[Entries drawn from a collection]
++++++++
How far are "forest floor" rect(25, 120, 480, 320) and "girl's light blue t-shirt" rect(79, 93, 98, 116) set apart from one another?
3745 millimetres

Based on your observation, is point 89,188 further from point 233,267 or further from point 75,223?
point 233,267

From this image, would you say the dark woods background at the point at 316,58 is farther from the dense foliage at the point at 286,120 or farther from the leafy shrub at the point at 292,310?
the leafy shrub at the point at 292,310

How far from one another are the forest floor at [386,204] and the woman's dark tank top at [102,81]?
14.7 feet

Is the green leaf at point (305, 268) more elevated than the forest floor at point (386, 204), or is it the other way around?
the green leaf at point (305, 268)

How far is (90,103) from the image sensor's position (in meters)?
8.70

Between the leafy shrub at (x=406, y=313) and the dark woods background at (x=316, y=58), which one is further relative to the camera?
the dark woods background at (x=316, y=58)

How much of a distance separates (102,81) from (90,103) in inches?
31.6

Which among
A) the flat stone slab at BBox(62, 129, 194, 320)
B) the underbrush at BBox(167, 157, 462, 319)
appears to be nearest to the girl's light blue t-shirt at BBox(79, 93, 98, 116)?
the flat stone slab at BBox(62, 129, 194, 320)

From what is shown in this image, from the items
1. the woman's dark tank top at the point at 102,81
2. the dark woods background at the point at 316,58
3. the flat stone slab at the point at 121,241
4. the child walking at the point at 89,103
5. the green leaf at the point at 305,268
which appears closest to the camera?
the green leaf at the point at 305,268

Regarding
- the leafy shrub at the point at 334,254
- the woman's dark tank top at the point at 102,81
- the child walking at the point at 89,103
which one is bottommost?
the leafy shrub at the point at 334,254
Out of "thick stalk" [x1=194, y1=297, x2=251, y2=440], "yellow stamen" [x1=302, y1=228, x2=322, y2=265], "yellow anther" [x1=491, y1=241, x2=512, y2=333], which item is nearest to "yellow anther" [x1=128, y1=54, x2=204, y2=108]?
++++++++
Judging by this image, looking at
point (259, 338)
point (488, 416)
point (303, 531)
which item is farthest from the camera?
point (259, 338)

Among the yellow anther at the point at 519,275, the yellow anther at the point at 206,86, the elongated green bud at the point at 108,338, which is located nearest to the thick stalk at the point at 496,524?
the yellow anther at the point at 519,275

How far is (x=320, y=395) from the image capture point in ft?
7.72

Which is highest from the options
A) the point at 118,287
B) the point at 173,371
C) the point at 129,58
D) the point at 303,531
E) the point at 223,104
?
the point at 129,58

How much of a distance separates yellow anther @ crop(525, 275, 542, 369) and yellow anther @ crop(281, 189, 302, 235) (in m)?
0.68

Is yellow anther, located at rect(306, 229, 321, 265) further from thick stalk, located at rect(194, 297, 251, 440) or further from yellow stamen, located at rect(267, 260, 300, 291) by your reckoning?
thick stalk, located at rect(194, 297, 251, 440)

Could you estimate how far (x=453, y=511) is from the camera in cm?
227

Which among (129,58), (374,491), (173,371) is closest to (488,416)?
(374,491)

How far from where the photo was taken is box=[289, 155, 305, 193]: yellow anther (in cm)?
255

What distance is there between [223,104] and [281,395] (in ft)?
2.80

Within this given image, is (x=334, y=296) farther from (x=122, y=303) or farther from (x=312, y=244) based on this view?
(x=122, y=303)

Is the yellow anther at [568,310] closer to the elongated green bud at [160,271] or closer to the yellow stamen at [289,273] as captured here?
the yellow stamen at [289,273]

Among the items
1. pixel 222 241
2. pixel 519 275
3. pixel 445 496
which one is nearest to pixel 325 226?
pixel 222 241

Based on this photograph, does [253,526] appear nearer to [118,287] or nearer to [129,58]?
++++++++
Exercise brief: Locate every line in the items above that contains the word "shirt" and copy each one out in full. Case counts.

The output:
How far are "forest floor" rect(25, 120, 480, 320) and "girl's light blue t-shirt" rect(79, 93, 98, 116) set apart from one another?
appears to be nearest to the girl's light blue t-shirt at BBox(79, 93, 98, 116)?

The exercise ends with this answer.